Does not work in my environment.
It worked for me. However I’ve seen this issue before, try deleting/renaming the pending.xml or restart.xml file in the WinSxS folder. Another cause maybe that the trustedinstaller service is set to start automatically instead of manual. I had to boot to recovery mode and run autoruns.exe from a flash drive to fix that issue.
Hi Prajwal
In our company we have too issue with stuck boot. Workaround i have, but do you some idea why it happens? We made case on Microsoft, but their field engineer says something about bad patching strategy, but nothing specific. I thing that that is nonsence because patching process is still the same. We offer patches based on predefined query – if is the KB needed on some machine, it is downloaded and offered. I tried offer for W2k12 only Servicing stack + Monthly cumulative update, but problem persist.

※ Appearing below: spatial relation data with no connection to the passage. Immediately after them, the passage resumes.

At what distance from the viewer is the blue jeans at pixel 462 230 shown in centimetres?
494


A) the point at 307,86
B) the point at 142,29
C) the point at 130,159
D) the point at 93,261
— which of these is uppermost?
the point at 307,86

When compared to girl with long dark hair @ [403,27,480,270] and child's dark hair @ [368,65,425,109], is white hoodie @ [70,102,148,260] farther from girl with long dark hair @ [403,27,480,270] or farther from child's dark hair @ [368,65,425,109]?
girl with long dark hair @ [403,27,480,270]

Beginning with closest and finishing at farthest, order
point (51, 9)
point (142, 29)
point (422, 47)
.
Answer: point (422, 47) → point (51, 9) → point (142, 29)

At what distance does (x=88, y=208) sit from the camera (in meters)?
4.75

We have about 250 W2k12 servers and stuck boot was on approx. 20 of them. Do you have some idea how predict which systems may be affected? First problem we registered in November 2019, in December patch round problem persist and we stop patching of W2k12 system. Now Im afraid what happens in January….
Thank You
I saw safe mode as a possible fix on various forums. However whenever I try to boot into safe mode I don’t get to the login screen and it just reboots. Anyone know of a fix for this?
It worked for me. However I’ve seen this issue before, try deleting/renaming the pending.xml or restart.xml file in the WinSxS folder. Another cause maybe that the trustedinstaller service is set to start automatically instead of manual. I had to boot to recovery mode and run autoruns.exe from a flash drive to fix that issue.